Tu as commencé ton podcast en janvier 2014. Quelle est la suite ?
Je vais lancer un nouveau podcast à la rentrée, qui sera différent; à mes yeux moins drôle mais plus utile. J’ai également signé pour faire un spectacle avec des gens que j’aime beaucoup. Ecrire douze minutes de texte par semaine mangeait mon espace d’écriture. D’autant que je ne fais pas d’épargne sur la vanne: chaque fois je mets tout et je repars à poil. Il va également falloir que je m’investisse plus dans l’écriture de mon spectacle. J’aimerai bien que Bonjour Tristesse reste un personnage planant au dessus de la société: on sait qu’il est là, qu’il regarde et quand il y a un trop gros dérapage puisse réapparaitre. Je veux juste me laisser la liberté de faire ce que je veux et quand je veux.
As-tu eu des propositions de la télévision ?

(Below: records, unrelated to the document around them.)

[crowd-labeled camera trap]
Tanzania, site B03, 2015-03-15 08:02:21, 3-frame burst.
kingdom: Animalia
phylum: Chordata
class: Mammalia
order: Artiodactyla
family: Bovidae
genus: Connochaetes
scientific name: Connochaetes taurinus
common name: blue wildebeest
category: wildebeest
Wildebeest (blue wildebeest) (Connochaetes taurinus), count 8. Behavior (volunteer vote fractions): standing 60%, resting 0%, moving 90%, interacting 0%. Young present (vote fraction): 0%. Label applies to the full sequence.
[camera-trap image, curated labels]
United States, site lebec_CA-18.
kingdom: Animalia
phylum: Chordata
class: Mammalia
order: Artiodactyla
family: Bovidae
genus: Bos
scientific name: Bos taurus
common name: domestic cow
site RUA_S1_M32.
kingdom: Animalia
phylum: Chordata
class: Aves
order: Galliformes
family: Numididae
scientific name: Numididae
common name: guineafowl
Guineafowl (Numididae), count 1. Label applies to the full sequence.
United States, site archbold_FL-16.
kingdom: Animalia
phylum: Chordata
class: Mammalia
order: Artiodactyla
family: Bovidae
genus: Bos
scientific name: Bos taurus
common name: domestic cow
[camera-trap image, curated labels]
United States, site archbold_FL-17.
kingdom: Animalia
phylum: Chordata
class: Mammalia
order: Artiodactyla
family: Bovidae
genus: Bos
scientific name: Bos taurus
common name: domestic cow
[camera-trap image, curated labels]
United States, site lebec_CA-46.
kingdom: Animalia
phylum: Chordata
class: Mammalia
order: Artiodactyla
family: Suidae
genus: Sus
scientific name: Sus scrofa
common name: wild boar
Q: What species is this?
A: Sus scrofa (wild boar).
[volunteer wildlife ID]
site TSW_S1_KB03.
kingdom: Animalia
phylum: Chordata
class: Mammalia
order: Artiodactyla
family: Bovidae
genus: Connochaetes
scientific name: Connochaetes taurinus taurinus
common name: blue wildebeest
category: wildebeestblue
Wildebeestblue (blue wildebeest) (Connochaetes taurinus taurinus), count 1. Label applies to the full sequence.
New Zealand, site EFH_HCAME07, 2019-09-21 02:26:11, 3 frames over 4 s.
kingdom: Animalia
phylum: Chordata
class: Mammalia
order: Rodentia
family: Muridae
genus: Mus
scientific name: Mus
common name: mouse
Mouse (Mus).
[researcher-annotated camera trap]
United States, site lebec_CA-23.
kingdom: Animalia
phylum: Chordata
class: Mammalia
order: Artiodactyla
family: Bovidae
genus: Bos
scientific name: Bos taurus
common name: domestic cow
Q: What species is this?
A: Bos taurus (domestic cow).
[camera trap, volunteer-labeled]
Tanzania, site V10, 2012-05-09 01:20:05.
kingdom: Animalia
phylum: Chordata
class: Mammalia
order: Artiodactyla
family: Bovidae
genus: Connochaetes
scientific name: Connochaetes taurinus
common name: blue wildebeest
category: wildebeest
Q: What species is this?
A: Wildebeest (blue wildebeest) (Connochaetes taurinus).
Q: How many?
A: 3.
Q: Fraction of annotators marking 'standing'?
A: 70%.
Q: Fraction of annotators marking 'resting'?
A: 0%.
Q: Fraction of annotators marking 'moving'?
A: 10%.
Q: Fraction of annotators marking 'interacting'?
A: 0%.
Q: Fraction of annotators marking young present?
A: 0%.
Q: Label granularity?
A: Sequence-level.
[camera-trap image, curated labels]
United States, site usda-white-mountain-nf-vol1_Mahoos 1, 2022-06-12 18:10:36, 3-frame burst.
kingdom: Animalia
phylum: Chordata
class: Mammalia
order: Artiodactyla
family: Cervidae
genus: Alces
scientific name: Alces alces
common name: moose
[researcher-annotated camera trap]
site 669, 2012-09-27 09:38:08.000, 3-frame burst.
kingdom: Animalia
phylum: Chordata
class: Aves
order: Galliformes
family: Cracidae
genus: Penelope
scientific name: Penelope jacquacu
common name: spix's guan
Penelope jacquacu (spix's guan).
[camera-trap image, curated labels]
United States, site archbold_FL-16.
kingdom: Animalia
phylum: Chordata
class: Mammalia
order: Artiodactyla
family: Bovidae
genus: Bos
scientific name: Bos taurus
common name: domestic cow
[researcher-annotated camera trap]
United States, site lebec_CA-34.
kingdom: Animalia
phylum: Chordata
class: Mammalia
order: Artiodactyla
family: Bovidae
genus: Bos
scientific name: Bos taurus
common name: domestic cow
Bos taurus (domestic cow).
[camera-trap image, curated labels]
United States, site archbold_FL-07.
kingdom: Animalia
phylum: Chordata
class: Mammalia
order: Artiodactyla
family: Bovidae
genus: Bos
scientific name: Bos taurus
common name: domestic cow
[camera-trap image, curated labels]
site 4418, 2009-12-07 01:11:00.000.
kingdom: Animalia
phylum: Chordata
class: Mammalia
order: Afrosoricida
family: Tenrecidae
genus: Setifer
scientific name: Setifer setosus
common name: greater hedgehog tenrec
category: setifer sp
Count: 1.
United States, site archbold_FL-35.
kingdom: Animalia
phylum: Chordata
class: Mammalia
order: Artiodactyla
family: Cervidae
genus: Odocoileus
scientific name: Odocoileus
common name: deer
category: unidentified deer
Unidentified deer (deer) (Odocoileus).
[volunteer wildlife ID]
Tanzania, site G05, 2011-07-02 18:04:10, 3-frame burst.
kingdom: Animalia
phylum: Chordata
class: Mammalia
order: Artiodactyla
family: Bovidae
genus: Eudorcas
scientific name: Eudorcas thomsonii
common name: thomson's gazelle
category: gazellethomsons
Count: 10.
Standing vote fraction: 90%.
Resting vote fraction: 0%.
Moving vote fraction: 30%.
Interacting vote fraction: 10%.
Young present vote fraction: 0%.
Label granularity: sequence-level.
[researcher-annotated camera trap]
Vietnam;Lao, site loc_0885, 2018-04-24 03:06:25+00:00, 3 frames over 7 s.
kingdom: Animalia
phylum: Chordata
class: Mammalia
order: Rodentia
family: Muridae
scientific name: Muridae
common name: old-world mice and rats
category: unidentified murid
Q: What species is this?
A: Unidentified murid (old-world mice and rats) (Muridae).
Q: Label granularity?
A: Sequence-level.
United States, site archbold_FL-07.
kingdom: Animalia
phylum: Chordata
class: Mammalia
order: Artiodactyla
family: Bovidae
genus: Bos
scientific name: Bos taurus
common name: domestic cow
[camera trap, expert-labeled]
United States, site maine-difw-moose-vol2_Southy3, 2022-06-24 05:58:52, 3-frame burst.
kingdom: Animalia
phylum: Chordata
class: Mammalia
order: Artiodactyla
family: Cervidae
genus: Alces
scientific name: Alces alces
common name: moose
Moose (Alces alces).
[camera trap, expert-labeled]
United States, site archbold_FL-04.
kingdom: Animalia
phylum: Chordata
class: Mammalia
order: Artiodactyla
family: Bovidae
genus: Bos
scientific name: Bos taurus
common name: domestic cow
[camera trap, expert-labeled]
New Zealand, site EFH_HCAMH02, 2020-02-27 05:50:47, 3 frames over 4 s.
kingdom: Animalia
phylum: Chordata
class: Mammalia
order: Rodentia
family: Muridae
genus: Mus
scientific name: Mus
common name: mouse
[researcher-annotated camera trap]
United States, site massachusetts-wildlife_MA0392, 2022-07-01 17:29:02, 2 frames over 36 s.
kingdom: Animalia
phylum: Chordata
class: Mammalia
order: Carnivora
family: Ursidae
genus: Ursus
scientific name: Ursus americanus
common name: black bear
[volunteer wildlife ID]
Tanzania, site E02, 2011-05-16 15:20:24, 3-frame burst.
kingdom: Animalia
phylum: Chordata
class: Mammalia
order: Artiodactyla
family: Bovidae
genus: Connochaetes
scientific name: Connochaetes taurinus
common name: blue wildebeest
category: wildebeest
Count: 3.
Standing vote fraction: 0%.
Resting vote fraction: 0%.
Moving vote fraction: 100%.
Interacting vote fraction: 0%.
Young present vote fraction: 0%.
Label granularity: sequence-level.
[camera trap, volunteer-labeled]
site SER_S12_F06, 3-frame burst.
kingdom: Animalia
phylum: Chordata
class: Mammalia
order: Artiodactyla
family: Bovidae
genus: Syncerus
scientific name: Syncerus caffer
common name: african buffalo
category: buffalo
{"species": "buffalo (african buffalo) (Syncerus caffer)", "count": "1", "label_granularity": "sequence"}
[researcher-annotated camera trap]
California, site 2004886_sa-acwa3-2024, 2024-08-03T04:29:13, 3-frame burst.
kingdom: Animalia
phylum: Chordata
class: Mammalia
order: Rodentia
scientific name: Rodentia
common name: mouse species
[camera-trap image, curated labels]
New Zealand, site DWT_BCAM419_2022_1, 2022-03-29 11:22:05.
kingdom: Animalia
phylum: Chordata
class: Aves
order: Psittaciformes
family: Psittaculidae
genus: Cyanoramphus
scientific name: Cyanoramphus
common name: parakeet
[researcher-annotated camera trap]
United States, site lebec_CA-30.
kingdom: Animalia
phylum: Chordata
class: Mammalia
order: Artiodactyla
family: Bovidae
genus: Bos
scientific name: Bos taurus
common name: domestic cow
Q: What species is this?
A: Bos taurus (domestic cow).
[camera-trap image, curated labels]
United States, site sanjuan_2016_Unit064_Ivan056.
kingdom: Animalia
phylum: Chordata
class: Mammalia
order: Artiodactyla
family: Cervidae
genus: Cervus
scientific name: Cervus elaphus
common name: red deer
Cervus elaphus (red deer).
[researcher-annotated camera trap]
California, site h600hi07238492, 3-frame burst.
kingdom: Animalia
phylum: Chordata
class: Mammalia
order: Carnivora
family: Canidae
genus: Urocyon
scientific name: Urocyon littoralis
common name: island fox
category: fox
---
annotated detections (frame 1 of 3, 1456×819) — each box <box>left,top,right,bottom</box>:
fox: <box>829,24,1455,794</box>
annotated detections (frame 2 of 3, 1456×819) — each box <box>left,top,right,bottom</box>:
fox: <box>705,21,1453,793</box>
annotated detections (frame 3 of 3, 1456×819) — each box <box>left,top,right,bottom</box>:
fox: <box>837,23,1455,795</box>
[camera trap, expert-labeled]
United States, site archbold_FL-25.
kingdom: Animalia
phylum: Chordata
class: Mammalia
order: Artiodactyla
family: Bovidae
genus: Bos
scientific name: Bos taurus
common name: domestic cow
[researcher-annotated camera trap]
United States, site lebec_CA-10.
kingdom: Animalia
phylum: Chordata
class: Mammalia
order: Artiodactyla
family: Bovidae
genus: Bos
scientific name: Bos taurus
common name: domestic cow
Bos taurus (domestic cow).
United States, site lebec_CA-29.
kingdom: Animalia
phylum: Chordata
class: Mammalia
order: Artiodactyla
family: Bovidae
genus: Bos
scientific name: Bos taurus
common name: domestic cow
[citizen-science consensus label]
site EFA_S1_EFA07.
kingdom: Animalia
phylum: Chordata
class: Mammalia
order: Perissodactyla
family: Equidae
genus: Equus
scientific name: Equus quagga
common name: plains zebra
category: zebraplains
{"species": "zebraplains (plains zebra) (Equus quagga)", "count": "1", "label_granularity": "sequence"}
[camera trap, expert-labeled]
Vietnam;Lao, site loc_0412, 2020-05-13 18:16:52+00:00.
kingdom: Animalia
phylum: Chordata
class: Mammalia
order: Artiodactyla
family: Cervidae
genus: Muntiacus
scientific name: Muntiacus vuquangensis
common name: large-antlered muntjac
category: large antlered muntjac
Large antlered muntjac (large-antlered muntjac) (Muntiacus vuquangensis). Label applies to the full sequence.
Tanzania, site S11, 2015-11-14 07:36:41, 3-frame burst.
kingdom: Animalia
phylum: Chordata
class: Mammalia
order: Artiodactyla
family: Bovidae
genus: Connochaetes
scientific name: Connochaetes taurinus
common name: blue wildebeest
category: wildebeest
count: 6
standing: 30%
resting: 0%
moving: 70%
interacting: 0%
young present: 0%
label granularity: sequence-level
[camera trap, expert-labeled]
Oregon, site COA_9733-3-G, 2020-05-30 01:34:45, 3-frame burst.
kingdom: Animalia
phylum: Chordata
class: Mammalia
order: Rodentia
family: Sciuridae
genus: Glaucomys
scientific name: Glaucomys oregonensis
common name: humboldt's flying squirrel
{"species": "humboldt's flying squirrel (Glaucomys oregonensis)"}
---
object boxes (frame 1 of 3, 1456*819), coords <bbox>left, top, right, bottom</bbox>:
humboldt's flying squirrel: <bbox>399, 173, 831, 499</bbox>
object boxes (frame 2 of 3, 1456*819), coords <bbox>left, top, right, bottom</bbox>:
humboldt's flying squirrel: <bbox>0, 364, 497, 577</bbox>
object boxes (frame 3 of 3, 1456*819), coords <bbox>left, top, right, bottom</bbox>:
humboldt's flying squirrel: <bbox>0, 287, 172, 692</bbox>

Oui, j’ai eu pas mal de propositions J’ai de la chance de m’être fait tout seul. J’avais déjà eu un petit parcours dans l’artistique, mais j’ai décidé de redevenir auteur en partant – littéralement- de mon canapé. Je considère qu’en m’étant construit sans rien devoir à personne, je serais un abruti de baisser mon froc ! Certains auraient plus d’excuses que moi, ou moins de courage, je ne sais pas… En tout cas je ne fais pas de concessions sur mes valeurs. Avec mon parcours j’ai le droit de dire « je vous emmerde, je ne vous dois rien ! « . Il y a des télés qui me disent « tu auras ta liberté d’expression etc », mais j’ai la flemme de négocier ma liberté. Je me suis construit un personnage qui ressemble beaucoup à ce que je suis, et à ce que je pense. Il y a beaucoup d’artistes qui se demandent comment plaire au public et qui réfléchissent par rapport à ça. Parfois ils se retrouvent avec un personnage et parfois un public qui ne leur ressemble pas du tout. Dans mon public tout le monde ne me ressemble pas et je ne suis pas d’accord avec eux sur tout, mais on se respecte et nous avons des atomes crochus. Arriver tout de suite dans un grand groupe audiovisuel à une heure de grande écoute absorberait mon identité. C’est plus pertinent de me construire de mon côté, pour que le jour où je travaille avec une chaine ce soit une vraie collaboration, pas juste pour devenir un employé.